“Campus Antisemitism and the Assault on Jewish Identity” documents the nature, scope and trajectory of threats to Jewish identity on American college and university campuses in the 2021-2022 academic year.
Prepared by AMCHA, a non-profit organization dedicated to combating American campus antisemitism, the study goes beyond reporting the alarming increase in frequency and intensity of incidents that threaten Jewish students’ physical safety or target them for discrimination, harassment and vandalism; it reveals a new, insidious phenomenon — "a pervasive and relentless assault on Jewish identity… likely to have significant and long-term consequences for Jewish students.”

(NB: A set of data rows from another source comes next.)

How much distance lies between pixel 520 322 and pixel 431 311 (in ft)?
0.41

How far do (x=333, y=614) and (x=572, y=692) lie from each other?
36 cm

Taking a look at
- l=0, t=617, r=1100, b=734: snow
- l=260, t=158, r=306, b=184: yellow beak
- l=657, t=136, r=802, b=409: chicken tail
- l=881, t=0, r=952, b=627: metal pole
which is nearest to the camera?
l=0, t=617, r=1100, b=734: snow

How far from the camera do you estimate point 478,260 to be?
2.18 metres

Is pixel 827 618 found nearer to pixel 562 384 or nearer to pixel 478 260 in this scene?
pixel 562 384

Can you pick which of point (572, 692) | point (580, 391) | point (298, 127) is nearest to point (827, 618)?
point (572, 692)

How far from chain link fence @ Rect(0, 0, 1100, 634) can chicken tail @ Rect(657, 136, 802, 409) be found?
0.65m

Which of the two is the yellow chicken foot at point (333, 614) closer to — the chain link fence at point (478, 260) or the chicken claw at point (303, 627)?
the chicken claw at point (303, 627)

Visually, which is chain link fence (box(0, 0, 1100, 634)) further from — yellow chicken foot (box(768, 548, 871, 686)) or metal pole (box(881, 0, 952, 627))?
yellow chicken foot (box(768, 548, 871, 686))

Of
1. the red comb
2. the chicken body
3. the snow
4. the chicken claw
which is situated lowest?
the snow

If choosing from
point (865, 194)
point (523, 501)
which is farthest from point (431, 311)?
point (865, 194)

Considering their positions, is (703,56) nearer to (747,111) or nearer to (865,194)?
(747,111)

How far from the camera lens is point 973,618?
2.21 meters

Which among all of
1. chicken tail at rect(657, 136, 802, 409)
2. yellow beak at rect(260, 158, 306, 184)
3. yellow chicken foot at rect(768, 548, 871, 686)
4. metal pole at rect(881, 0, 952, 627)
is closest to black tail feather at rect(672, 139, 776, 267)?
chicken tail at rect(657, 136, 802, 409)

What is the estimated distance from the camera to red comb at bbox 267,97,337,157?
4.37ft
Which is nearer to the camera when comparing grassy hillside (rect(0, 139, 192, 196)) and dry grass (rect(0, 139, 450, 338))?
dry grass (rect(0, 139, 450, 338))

Identity politics plays a crucial role in campus life. Jewish students who identify as Zionists or have an attachment to Israel —an affinity felt by more than 80% of Jews according to a recent Pew study, confront a well-orchestrated campaign to redefine their Jewishness and their relationship to the Jewish state.
This assault is waged by peers, professors and administrators on the quad, in classrooms and dormitories.

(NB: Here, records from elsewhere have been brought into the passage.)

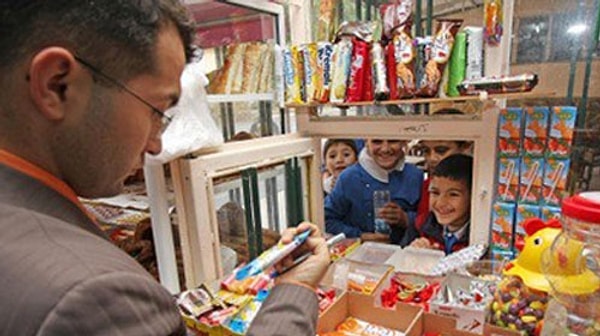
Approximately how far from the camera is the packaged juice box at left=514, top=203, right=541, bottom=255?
1155 mm

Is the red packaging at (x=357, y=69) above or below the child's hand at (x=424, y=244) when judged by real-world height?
above

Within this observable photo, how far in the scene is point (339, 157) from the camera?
8.03 feet

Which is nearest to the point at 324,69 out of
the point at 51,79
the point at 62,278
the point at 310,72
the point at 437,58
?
the point at 310,72

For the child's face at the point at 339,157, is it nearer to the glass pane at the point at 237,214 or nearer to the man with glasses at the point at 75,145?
the glass pane at the point at 237,214

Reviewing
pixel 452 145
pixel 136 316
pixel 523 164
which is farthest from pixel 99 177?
pixel 452 145

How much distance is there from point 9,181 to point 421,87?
3.50 feet

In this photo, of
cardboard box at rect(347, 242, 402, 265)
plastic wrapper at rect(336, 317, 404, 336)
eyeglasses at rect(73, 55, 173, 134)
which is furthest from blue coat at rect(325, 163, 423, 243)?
eyeglasses at rect(73, 55, 173, 134)

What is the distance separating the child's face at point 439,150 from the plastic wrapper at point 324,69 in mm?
717

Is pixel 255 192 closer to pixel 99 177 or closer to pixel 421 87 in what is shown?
pixel 421 87

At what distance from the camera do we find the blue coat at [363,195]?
80.5 inches

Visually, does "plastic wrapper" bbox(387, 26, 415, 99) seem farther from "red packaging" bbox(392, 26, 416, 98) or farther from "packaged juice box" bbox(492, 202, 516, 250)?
"packaged juice box" bbox(492, 202, 516, 250)

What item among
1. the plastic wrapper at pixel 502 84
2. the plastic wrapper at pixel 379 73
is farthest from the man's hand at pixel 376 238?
the plastic wrapper at pixel 502 84

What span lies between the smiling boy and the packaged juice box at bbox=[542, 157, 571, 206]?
0.39 metres

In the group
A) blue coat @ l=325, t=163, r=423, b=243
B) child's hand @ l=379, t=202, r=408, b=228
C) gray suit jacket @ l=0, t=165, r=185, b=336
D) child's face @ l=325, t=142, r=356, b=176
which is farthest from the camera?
child's face @ l=325, t=142, r=356, b=176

This campaign includes boycotting, disrupting or excluding all pro-Israel expression from campus life, defaming Zionists using both classic and woke antisemitic tropes of Jews as evil, powerful, white-privileged oppressors. It claims that Zionism represents the antithesis of “progressive values,” erases Zionism from Judaism and bullies Jewish students to discourage them from participating in Birthright Israel or other Jewish identity trips.

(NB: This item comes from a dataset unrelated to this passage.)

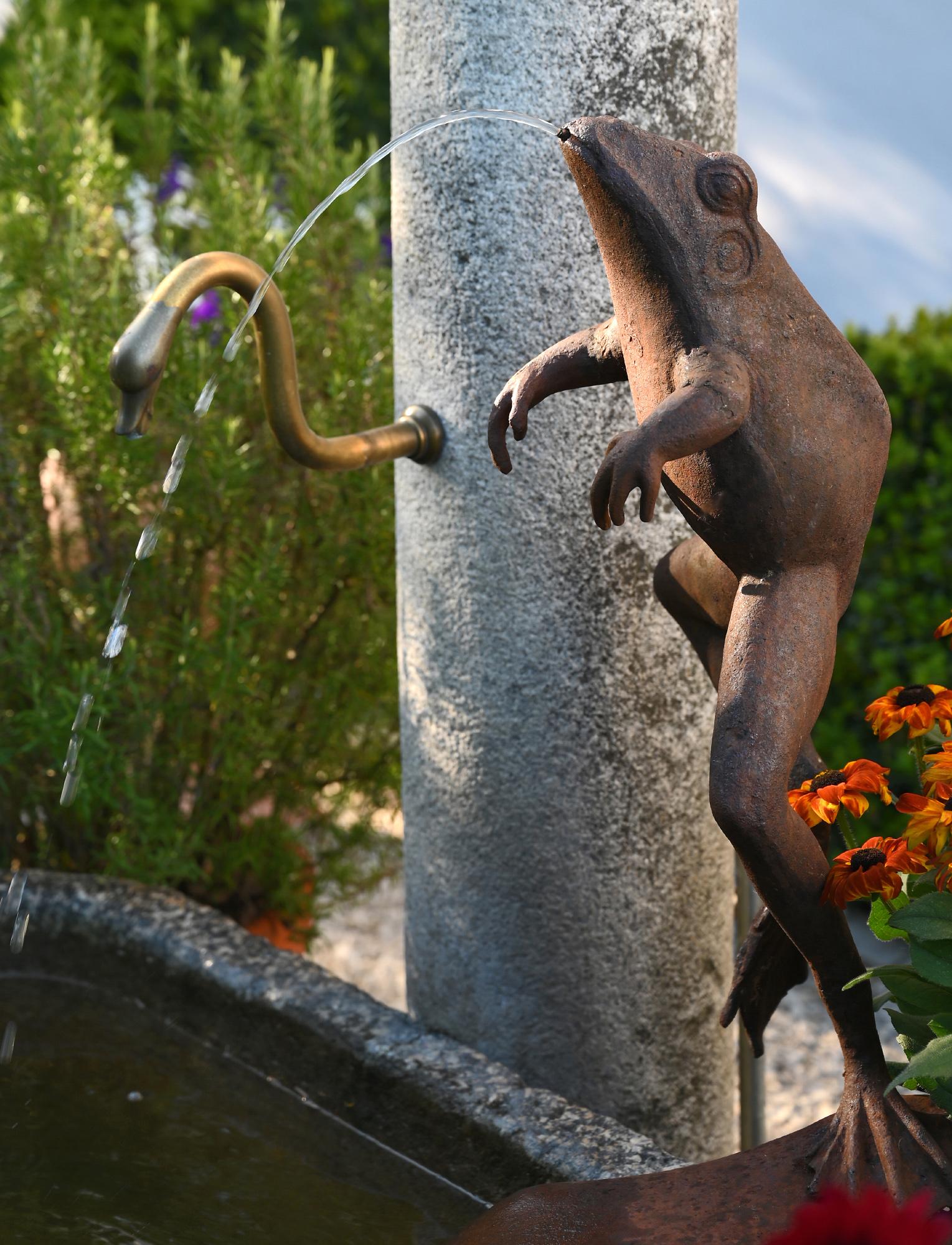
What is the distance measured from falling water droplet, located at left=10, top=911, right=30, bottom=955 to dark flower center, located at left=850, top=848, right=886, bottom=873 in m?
1.48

The goal is to redefine what it means to be Jewish.
A Duke University student newspaper claimed that the campus group “Students Supporting Israel and other pro-Israel organizations have chosen the racist route antithetical to living authentically as a Jew. ... Subjugating Zionism is necessary in recognizing the humanity of us all.”
At SUNY New Paltz, two Jewish students were ousted from a sexual violence survivors’ support group for sharing their Zionist views on Instagram because, supposedly, Zionism is a form of “white supremacy.”
A Harvard Crimson editorial “broadly and proudly” supported the campus Palestine Solidarity Committee’s anti-Zionist activities including erecting a “Wall of Resistance” that declared, “Zionism is Racism, Settler-Colonialism, White Supremacy Apartheid.” A letter signed by 49 Harvard faculty and administrators agreed.
The Wellesley College student newspaper, supported by student government, called on the school’s administration to “cease supporting Birthright Israel.” A speaker at the University of Wisconsin called Birthright “propaganda that manipulates Jewish heritage and identity into support for the Israeli apartheid state.”
Academic departments play a significant role perpetrating and inciting antisemitic rhetoric, promoting BDS and encouraging behavior targeting Jewish and pro-Israel students for harm. The unprecedented anti-Zionist statements issued or endorsed by 160 academic departments at more than 120 U.S. colleges and universities, meet the International Holocaust Remembrance Alliance (IHRA) definition of antisemitism and confer academic legitimacy to Jew-hatred.
When faculty proclaim that Zionism is not an authentic part of Judaism, that Zionists misuse religion to justify Israel’s supposed crimes, it’s no wonder that young Jews are fearful of expressing their Jewish identity.
At a Harvard University academic department event, Professor Atalia Omer stated the program was designed to “decolonize or de-Zionize Jewishness itself.”
A speaker at a department-sponsored event at the University of Florida stated, “So much of this framing of anti-Zionism ... as antisemitism ... is a reflection of white supremacy Zionism.”
A New York University speaker at a department-sponsored colloquium stated, “My commitment to combat antisemitism goes hand in hand with my commitment to combat and … dismantle Zionism.”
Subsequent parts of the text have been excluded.